====== TEXT EXTRACT ======
A SAS reportxvi has highlighted the shortage of these skills. Some industry experts see this as a looming crisis and have called for widespread training of data-science skills.
However, others believe that most analytics procedures will, with time, become automated and commoditised. Data visualisation tools are already enabling users to recognise trends and correlations. So, as new software enables business users to analyse data on a self-service basis, advanced data skills may not always be necessary for complex analysis.
That’s in the future. In the meantime, forming centres of excellence, ensuring that repeated analysis is automated and providing managers with self-service tools for less advanced analysis will be necessary to ensure the efficient use of data scientists’ scarce expertise.
Roles finance professionals can play (continued)
Data scientist (data analyst)
The shortage of data scientists will make the field attractive to some more ‘quantitative’ management accountants.
It’s likely that there will be opportunities for those prepared to invest in further education to complement their accounting skill set with greater expertise in advanced analytical techniques.
Over time, the current shortage of data scientists may become less of a concern. The combination of natural language processing (NLP) and machine learning will enable management accountants and others to commission some forms of advanced analytics and gain insights without the skills of a data scientist.
Competencies a business needs (continued)
Data culture
For a business to benefit from developments in data and analytics, it must develop a culture of stewardship where:
-
Decisions are based on evidence and taken in the interests of stakeholders.
-
Data is valued as an important strategic asset used to improve the competitive position and enable new strategies.
-
Assumptions are challenged, and decisions are taken on the basis of the best available evidence.
A business also needs the ambition to be innovative. It must be prepared to develop new strategies and make acquisitions to acquire new capabilities or revise its business model.
It also must exercise integrity in how data is managed, going beyond compliance alone to ensure that customers and suppliers have the confidence to allow their data to be gathered and used.
Roles finance professionals can play (continued)
Data champion (steward)
Management accountants already provide professional objectivity. This gives them the potential to be champions of evidence-based decision-making — ensuring that decisions are considered on the basis of their long-term value to stakeholders.
They’re also well-placed to help businesses develop strategies for exploiting the value in data.
For example, the CFO can influence the business culture at a high level. Finance business partners can then cascade that influence throughout business functions and to the operational level in business units where managers will increasingly take ownership of the potential in their data.
Competencies a business needs (continued)
Value creation
Information technology professionals, data scientists, finance professionals and business managers must all collaborate to commercialise analytical insights and achieve impact. The business acumen to identify an opportunity to create value is an important enabler. Intangibles such as customer relationships, human capital and intellectual property are the basis of a business’s potential to generate value.xvii Measuring and managing these intangibles takes data.
====== DATASET EXCERPTS ======
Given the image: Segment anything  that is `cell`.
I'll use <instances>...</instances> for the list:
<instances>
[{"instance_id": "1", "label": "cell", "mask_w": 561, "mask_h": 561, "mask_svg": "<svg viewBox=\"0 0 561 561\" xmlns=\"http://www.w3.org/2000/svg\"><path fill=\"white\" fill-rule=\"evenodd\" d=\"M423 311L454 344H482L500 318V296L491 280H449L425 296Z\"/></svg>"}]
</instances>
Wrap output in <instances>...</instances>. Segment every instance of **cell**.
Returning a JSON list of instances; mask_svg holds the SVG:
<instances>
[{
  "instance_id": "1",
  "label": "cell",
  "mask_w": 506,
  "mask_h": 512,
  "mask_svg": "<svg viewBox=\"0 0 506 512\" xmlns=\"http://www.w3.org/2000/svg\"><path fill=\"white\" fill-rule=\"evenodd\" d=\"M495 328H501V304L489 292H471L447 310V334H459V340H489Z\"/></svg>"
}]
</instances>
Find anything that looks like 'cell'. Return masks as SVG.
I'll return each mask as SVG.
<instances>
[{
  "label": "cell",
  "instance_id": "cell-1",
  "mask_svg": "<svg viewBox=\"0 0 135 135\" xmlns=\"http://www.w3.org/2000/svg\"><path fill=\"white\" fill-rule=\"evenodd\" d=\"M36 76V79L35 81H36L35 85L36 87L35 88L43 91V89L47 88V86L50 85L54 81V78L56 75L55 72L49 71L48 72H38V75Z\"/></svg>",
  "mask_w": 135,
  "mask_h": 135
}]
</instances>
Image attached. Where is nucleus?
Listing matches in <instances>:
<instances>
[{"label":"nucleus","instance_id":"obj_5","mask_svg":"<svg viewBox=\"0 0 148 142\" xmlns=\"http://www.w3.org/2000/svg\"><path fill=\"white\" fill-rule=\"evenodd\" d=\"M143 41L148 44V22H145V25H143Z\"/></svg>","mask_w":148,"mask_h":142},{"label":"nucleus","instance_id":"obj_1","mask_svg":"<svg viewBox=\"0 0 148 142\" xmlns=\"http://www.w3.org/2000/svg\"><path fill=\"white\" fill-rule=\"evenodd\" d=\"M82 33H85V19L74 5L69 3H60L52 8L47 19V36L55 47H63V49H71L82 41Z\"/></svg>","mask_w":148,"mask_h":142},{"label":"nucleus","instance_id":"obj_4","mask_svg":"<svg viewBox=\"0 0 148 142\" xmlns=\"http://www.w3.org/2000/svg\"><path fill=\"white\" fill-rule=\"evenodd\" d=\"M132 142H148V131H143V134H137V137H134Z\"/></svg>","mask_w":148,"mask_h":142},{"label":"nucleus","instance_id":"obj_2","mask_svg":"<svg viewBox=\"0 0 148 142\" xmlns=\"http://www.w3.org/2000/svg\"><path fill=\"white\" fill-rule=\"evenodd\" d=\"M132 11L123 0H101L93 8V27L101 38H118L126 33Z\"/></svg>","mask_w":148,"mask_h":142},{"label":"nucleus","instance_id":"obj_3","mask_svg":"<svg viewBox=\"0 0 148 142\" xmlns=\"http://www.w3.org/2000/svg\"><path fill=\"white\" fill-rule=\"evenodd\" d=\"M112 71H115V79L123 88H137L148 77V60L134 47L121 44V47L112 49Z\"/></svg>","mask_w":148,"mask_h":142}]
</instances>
======
▸ WORK INSTRUCTIONS
a – In the passage on data analytics, which two technologies will combine to let management accountants commission some forms of advanced analytics without a data scientist's skills?
b – Copy word for word the stretch of the passage on data analytics from "However, others believe" through "scientists’ scarce expertise.".

▸ LIST OF SOLUTIONS
a – Natural language processing (NLP) and machine learning.

b –
However, others believe that most analytics procedures will, with time, become automated and commoditised. Data visualisation tools are already enabling users to recognise trends and correlations. So, as new software enables business users to analyse data on a self-service basis, advanced data skills may not always be necessary for complex analysis.
That’s in the future. In the meantime, forming centres of excellence, ensuring that repeated analysis is automated and providing managers with self-service tools for less advanced analysis will be necessary to ensure the efficient use of data scientists’ scarce expertise.